Tanıtım bülteninden
Burun kıvırdığımız ya da bayıldığımız, tezgâhlarda bakıp geçtiğimiz ya da biçimlerine hayran olduğumuz, renklerine vurulduğumuz ya da kokularından nefret ettiğimiz sebzeler. Lahana, havuç, bezelye, domates, fasulye, balkabağı, enginar ve daha başkaları…
Yazdığı biyografilerle dikkat çeken Evelyne Bloch-Dano bu kez sebzelerin biyografı olmaya soyunuyor: Sebzelerin pek bilinmeyen ya da önemsenmeyen öykülerini, kıtalar arasında yaptıkları uzun yolculukları, zaman içinde geçirdikleri evrimleri, pişirilmelerinde kullanılan tekniklerdeki değişimi canlı biçimde aktarıyor. Üstelik bunu yaparken edebiyattan müziğe, şiirden tarihe, coğrafyadan iklimbilime geniş bir yelpazede, farklı disiplinlerden yararlanıyor. Mekânların, soruların, tecrübelerin, geçmişten ve günümüzden çeşitli tariflerin peşinden ilerleyerek yemek kültürüne ve sosyolojisine sebzeler üzerinden büyük bir katkıda bulunuyor. Sebze bahçelerinin kapısından geçerek aslında dünya tarihine adım atan Bloch-Dano, sebzelerin “maceraları” üzerinden bambaşka ufuklara işaret ediyor.

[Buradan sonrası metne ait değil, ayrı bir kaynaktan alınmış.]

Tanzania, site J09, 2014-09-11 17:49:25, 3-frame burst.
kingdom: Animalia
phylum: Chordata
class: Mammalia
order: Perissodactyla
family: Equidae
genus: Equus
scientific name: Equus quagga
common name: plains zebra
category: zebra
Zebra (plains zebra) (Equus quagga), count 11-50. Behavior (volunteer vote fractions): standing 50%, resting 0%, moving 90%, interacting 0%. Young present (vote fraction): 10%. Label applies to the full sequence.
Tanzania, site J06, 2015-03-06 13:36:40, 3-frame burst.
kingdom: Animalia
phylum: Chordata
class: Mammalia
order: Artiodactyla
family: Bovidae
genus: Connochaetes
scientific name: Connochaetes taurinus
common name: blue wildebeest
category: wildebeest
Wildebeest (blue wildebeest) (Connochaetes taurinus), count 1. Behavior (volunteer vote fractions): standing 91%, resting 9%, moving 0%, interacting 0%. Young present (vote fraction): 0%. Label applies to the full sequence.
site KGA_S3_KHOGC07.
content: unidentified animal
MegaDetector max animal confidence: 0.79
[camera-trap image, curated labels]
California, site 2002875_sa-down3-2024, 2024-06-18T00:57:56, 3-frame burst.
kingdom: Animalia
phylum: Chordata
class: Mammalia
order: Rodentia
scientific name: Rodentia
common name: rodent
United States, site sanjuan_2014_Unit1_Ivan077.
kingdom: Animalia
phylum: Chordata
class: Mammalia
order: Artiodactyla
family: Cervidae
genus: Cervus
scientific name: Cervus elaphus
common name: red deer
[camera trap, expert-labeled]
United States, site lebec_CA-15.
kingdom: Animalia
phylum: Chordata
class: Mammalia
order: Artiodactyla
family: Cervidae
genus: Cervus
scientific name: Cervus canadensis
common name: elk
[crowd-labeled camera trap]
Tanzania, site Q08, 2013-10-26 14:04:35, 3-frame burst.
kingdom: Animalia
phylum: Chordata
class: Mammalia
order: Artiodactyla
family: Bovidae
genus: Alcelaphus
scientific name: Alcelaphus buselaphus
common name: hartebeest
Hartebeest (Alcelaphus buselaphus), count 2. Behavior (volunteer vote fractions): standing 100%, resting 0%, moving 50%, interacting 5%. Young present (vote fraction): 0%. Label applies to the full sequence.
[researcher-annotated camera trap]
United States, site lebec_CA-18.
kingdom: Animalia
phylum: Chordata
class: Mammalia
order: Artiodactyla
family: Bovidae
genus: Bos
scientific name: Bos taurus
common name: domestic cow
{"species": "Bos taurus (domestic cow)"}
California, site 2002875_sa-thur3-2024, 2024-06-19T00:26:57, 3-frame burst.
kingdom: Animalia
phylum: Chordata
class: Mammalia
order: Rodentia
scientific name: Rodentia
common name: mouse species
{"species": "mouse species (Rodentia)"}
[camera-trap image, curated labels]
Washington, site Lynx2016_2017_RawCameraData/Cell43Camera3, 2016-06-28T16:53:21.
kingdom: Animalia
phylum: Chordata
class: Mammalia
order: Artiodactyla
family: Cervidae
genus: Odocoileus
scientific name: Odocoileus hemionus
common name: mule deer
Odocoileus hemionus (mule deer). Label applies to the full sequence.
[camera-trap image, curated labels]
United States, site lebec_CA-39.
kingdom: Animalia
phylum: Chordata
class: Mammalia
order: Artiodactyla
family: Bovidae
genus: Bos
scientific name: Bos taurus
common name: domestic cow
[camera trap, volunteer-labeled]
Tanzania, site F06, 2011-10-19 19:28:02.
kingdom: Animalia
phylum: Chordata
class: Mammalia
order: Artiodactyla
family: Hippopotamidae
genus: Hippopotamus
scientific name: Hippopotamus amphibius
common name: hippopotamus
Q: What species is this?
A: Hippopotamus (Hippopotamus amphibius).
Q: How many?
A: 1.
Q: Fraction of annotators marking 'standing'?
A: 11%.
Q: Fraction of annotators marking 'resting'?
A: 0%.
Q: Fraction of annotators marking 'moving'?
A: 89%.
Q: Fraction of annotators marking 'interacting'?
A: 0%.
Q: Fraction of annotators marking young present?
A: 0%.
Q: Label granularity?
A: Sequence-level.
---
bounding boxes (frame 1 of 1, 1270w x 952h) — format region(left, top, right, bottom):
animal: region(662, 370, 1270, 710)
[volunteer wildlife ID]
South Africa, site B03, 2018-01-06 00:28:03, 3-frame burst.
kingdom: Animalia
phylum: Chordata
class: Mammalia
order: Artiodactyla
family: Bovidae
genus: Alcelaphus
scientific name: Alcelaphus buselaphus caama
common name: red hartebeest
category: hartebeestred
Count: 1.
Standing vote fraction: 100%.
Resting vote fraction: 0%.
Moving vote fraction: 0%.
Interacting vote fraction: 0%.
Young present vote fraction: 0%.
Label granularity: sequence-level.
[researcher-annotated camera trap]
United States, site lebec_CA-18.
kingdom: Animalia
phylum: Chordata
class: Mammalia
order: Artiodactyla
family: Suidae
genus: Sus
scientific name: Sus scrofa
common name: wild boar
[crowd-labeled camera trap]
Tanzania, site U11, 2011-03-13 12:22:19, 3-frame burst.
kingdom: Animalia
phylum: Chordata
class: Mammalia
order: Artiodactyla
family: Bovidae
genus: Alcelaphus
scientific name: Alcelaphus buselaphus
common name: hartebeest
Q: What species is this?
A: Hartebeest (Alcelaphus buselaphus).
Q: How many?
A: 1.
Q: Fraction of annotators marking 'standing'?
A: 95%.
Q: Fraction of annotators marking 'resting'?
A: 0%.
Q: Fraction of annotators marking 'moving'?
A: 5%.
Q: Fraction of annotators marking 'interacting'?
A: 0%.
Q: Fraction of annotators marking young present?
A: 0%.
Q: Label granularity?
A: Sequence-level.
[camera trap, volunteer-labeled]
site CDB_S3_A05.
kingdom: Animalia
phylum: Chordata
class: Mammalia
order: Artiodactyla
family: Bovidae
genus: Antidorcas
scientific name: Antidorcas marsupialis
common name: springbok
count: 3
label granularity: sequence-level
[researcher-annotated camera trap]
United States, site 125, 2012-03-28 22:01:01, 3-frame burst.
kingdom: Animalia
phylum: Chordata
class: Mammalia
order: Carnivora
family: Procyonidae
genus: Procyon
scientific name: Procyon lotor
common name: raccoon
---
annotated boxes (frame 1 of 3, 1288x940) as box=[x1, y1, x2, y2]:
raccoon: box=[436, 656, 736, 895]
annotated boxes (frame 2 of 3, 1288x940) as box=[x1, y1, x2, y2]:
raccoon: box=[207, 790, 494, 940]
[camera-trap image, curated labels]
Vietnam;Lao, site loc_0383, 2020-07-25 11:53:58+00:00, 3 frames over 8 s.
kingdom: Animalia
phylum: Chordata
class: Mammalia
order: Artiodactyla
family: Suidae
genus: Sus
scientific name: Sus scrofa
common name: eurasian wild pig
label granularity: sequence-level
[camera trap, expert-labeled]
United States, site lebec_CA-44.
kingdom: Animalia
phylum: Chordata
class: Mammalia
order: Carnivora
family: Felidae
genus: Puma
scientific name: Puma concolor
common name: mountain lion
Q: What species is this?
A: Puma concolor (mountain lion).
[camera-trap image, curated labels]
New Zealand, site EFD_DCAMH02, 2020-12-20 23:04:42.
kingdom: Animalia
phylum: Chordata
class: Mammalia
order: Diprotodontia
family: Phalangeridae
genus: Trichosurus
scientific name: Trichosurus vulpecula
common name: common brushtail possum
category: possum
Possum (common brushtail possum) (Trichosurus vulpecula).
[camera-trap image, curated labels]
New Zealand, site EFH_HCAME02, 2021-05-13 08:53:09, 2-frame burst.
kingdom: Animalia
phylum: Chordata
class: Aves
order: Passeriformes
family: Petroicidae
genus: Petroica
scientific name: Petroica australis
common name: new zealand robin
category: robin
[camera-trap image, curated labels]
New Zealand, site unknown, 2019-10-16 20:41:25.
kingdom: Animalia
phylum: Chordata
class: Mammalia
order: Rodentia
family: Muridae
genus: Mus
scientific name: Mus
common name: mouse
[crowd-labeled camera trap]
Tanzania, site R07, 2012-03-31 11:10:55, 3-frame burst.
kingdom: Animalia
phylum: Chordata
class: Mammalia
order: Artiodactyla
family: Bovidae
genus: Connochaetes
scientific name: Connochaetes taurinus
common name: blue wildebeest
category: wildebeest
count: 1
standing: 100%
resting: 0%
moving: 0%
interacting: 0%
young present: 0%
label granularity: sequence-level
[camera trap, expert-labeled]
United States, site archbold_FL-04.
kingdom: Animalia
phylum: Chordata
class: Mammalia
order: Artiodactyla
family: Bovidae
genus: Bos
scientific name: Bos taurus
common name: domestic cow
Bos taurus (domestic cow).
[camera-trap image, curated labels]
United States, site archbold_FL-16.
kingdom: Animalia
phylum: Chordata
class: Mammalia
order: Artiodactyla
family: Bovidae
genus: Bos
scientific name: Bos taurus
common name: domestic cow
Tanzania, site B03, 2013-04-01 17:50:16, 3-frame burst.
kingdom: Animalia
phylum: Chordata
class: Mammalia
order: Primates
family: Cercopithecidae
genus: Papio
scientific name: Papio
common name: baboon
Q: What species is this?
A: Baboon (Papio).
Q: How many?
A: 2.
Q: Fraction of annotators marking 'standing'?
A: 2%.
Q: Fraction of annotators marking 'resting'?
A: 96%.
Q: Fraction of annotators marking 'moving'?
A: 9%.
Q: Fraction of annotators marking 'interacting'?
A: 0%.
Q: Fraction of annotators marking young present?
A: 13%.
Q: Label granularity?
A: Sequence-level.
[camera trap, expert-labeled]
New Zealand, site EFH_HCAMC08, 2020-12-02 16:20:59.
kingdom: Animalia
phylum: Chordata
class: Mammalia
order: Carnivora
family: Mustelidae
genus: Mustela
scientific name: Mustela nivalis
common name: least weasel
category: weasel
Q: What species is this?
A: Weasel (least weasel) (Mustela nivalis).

Fransa’da 2008 yılında ünlü aşçı Eugénie Brazier anısına verilen ödülü (Prix Eugénie Brazier) alan Sebzelerin Efsanevi Tarihi, sebzelerin şaşırtıcı zenginliğine lezzetli bir yolculuk…
“(…) en mütevazı sebze, dünyanın bütün macerasını kendinde toplar. (…) Bir sebze yediğimiz zaman dünya tarihiyle bütünleşiriz. Bunun ne zaman, nasıl, ne şekilde olduğunu söylemek biyografın işidir.” MICHEL ONFRAY
Neuilly-sur-Seine’de doğdu. İngiliz dili ve modern edebiyat okudu. Paris’te çeşitli eğitim kurumlarında edebiyat öğretmenliği yaptı. Yazı faaliyetleri edebiyat, yazar evleri, biyografiler üzerinde yoğunlaştı. 1993-2008 yılları arasında Magazine Littéraire dergisinde düzenli olarak yazar evleriyle ilgili yazılar yazdı. Yine bu dergide ve Marie-Claire’de edebiyat eleştirileri yayımladı. 2006-2012 yılları barasında, Michel Onfray’nin kurduğu l’Université Populaire du Goût d’Argentan’da (Argentan Halk Lezzet Üniversitesi), bu kitabın da yazılmasına vesile olan “Lezzet Tarihi” seminerleri verdi. Esas olarak biyografileriyle dikkat çekti ve çeşitli ödüller aldı. Émile Zola’nın karısını anlattığı Madame Zola (1997); modern feminizmin kurucularından, sosyalist Flora Tristan’ın hayatını incelediği Flora Tristan La Femme-Messie (Flora Tristan, Kadın-Mesih, 2001); Marcel Proust’un annesi Jeanne Proust’un hayat hikâyesini ve aile ilişkilerini ele aldığı Madame Proust (2004); yazar evlerini incelediği yazılarını bir araya getirdiği Mes Maisons d’écrivains (Benim Yazar Evlerim, 2005); kendi annesinin hayatıyla oyuncu Romy Schneider’in hikâyesini birlikte incelediği La biographe (Biyografi Yazarı, 2007); George Sand’ın Alexandre Manceau ile ilişkisini dönemin olaylarıyla birlikte ele aldığı Le Dernier amour de George Sand (George Sand’ın Son Aşkı, 2010) eserlerinden bazılarıdır.